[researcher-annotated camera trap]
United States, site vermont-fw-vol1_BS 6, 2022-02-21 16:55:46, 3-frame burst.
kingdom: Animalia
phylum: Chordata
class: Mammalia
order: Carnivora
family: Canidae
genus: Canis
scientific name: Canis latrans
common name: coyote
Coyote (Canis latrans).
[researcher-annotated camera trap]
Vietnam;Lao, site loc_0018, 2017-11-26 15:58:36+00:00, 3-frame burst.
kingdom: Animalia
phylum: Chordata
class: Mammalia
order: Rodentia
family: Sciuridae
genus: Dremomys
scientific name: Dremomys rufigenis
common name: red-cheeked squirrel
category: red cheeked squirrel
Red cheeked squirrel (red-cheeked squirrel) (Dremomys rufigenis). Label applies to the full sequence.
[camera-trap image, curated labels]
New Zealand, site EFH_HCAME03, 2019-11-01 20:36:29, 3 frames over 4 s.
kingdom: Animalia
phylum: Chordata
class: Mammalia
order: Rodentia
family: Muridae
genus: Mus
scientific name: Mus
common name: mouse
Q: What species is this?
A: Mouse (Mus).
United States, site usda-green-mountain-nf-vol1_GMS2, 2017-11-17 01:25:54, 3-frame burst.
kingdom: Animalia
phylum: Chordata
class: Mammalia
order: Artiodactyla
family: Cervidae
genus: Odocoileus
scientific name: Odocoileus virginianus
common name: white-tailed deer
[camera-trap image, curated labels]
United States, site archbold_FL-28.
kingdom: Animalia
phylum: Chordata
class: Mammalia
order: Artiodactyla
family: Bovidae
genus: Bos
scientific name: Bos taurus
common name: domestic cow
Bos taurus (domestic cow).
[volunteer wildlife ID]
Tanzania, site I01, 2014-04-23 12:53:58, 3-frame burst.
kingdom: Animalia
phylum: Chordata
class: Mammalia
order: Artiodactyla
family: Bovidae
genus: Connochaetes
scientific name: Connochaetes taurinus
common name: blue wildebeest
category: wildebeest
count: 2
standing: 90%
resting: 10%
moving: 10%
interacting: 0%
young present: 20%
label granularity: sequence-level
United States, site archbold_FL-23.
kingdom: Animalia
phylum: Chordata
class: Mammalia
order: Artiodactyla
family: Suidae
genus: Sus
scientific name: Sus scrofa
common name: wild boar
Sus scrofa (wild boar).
--
EXERCISE PROMPT:
From the listing above, collect each line in which the string "genus" appears.

SOLUTION FOR THIS PROBLEM:
genus: Canis
genus: Dremomys
genus: Mus
genus: Odocoileus
genus: Bos
genus: Connochaetes
genus: Sus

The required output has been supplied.